### Problem to solve
Copy out the full article on CD3 delta immunodeficiency word for word, with nothing changed, added, or left out.

### Source text
---
Article

CD3 delta immunodeficiency.

Division of Immunology and Allergy, and Program of Infection, Immunity, Injury and Repair, The Hospital for Sick Children and The University of Toronto, Ontario M5G 1X8, Canada.
Current Opinion in Allergy and Clinical Immunology (Impact Factor: 3.66). 01/2005; 4(6):479-84.
Source: PubMed

ABSTRACT The review describes advances in understanding the role of the CD3 delta subunit in human T-cell development as deduced from a recently described human immunodeficiency. The review also compares CD3 delta deficiency with other human CD3 subunit deficiencies and with corresponding animal models.
In describing CD3 delta deficiency in humans this review shows that patients with profound T-cell depletion, who present at 2-3 months with severe viral infection, lack CD3 delta as a result of a mutation in the extracellular domain of this gene. The genetic aberration was discovered by comparing patients' and normal thymocytes, using mass gene screening with the microarray technique. In humans the absence of CD3 delta results in a complete arrest in thymocyte development at the stage of double negative to double positive transition and the development of gamma delta T-cell receptor-positive T cells is also impaired.
---
### Data for analysis
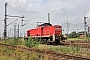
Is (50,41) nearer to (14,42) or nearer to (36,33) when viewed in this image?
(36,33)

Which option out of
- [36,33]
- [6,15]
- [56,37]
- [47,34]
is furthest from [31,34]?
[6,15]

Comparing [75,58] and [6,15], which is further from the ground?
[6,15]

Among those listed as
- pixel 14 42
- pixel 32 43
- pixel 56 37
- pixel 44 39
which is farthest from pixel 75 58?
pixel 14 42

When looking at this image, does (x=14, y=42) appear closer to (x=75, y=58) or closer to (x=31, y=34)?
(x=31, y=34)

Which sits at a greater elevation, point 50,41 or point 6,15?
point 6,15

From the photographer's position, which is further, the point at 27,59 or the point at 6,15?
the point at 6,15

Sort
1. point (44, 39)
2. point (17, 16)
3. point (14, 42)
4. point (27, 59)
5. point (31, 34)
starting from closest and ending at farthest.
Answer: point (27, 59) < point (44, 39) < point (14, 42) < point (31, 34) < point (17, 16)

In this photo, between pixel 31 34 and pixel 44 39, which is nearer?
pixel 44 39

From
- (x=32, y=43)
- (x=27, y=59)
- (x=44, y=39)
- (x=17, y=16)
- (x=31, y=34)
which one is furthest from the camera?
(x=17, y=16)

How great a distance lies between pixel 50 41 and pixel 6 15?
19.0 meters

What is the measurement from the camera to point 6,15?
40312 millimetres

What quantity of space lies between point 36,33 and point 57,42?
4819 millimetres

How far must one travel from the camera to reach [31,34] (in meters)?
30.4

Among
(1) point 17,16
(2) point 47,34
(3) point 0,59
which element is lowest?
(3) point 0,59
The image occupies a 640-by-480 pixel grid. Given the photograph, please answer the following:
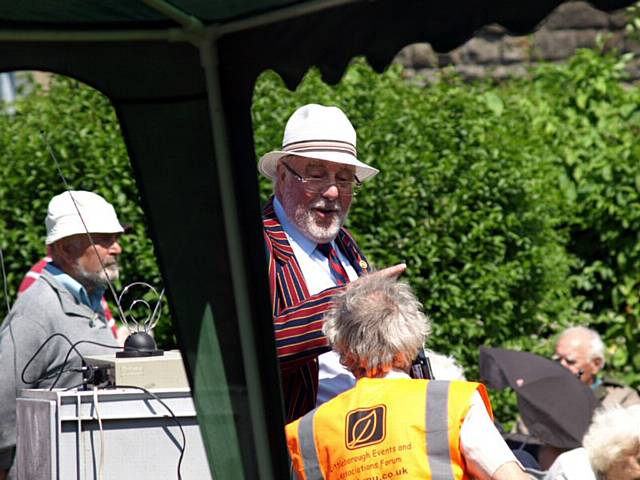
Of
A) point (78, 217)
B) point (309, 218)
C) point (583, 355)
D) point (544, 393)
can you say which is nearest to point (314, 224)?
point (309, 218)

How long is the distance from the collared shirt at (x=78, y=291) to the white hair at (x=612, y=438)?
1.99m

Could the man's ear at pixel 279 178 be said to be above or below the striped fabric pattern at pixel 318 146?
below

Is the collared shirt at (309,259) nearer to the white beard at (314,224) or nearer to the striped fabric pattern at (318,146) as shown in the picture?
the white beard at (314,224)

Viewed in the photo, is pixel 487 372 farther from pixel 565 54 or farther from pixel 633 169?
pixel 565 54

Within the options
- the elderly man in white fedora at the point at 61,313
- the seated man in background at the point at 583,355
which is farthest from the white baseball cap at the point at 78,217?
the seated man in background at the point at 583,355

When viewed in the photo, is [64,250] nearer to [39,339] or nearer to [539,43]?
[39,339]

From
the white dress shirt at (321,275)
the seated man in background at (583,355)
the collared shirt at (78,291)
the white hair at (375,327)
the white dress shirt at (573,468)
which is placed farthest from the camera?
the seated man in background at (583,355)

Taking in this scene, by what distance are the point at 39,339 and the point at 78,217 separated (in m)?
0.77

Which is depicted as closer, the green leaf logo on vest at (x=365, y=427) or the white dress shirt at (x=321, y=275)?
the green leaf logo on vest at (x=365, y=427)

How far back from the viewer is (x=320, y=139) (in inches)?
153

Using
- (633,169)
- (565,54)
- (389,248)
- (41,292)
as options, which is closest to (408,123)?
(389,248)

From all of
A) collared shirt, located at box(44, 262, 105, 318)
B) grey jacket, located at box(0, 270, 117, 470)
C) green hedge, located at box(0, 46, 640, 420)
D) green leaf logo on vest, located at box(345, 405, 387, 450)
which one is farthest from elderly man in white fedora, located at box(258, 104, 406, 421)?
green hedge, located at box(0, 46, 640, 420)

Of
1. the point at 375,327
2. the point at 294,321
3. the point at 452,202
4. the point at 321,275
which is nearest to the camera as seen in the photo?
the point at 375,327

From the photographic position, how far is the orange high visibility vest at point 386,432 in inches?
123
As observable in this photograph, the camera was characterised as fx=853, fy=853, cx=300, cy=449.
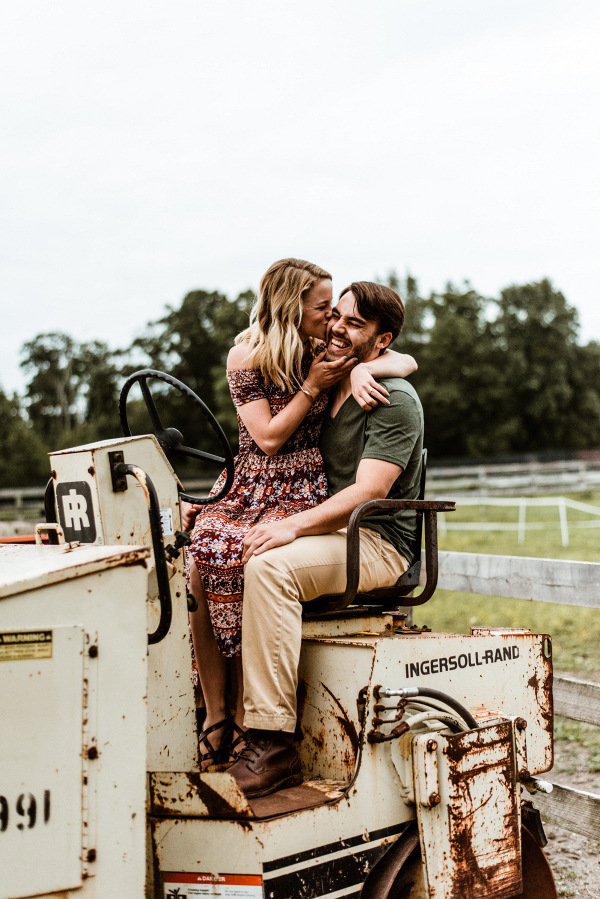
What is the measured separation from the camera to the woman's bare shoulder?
---
### Task result
Article

CD3 delta immunodeficiency.

Division of Immunology and Allergy, and Program of Infection, Immunity, Injury and Repair, The Hospital for Sick Children and The University of Toronto, Ontario M5G 1X8, Canada.
Current Opinion in Allergy and Clinical Immunology (Impact Factor: 3.66). 01/2005; 4(6):479-84.
Source: PubMed

ABSTRACT The review describes advances in understanding the role of the CD3 delta subunit in human T-cell development as deduced from a recently described human immunodeficiency. The review also compares CD3 delta deficiency with other human CD3 subunit deficiencies and with corresponding animal models.
In describing CD3 delta deficiency in humans this review shows that patients with profound T-cell depletion, who present at 2-3 months with severe viral infection, lack CD3 delta as a result of a mutation in the extracellular domain of this gene. The genetic aberration was discovered by comparing patients' and normal thymocytes, using mass gene screening with the microarray technique. In humans the absence of CD3 delta results in a complete arrest in thymocyte development at the stage of double negative to double positive transition and the development of gamma delta T-cell receptor-positive T cells is also impaired.